A leprosy outbreak in Florida is being attributed to an unlikely source: armadillos. Nine cases of the disease have been reported thus far in 2015—almost double the usual state rate, which sees an average of 10 diagnoses per year—with the most recent victim citing exposure to the New World mammals.
The illness, which is clinically termed Hansen’s Disease, infects approximately 100 U.S. citizens annually. While best known as an affliction rife during biblical times, it is now most common in Southern states including Texas and Louisiana. “It’s a surprise to most people that leprosy is still in the United States,” says Dr. Leisha Nolen, an epidemic intelligence service officer at the Centers for Disease Control and Prevention (CDC). “Doctors should be aware that leprosy is still present [here]. It’s rare…but it would be tragic if they miss it.”

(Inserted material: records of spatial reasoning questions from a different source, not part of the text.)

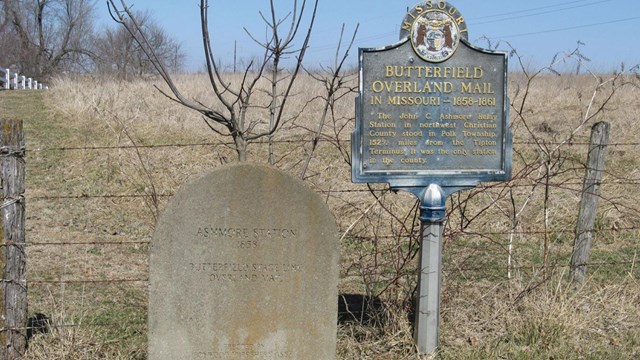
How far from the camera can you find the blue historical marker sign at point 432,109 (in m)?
5.14

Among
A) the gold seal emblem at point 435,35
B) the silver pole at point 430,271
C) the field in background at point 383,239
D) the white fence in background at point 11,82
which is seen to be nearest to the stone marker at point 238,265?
the silver pole at point 430,271

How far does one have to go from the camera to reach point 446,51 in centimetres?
519

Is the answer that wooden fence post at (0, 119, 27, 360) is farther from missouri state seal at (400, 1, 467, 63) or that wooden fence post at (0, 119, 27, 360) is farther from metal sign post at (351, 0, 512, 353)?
missouri state seal at (400, 1, 467, 63)

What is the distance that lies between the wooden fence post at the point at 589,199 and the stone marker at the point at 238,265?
2.92m

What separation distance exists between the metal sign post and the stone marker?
767 mm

Leprosy is caused by mycobacterium laprae, a slow-growing bacillus, and can be transmitted via droplets from the nose and mouth of people with severe, untreated cases of the disease. The glacial rate of growth of the bacteria means that symptoms may not materialize anywhere from four to 20 years after the disease has been contracted. “Most people think you can’t do anything about it, but leprosy is a disease that’s treatable with antibiotics,” Dr. Nolen explains. Without treatment, it can cause nerve damage, muscle weakness, and permanent disabilities, though the centuries-old images of atrophying body parts are thought to no longer be a likely risk afflicting present-day sufferers.
The first connections between the disease and armadillos were established in a 2011 paper entitled “Problematic Zoonotic Leprosy in the Southern United States.” Genome resequencing of three U.S. patients with leprosy and a nine-banded armadillo found the infective strains to be almost identical, proving that zoonosis—diseases that can be passed from animals to humans—was at play. The CDC estimates that more than 60 percent of infectious human diseases originate from animals, and this process is the cause of major illnesses including malaria, Ebola, and tuberculosis.
Armadillos are believed to be the only animal able to carry leprosy—which some scientists believe they contracted from humans hundreds of years ago—and are common across Florida. “We catch more armadillos than we do any other species,” wildlife trapper Kyle Waltz told Action News Jacksonville. “If they’re trying to get out of a cage they can spit on you.” Residents have raised concerns that the critters may bite domestic pets, resulting in bacterial infections akin to those transmitted by rodent bites.
A new case reported in Flagler County, Florida, is the first to be declared there for at least 15 years, which has led to fears that contact with the creatures may see infection rates rise even further. Armadillos are sometimes shot and eaten by locals, and infections may be growing in number due to humans encroaching on the animals’ habitat. Medical experts are assuring residents that ceasing any kind of interaction with them should alleviate the risk of disease contraction.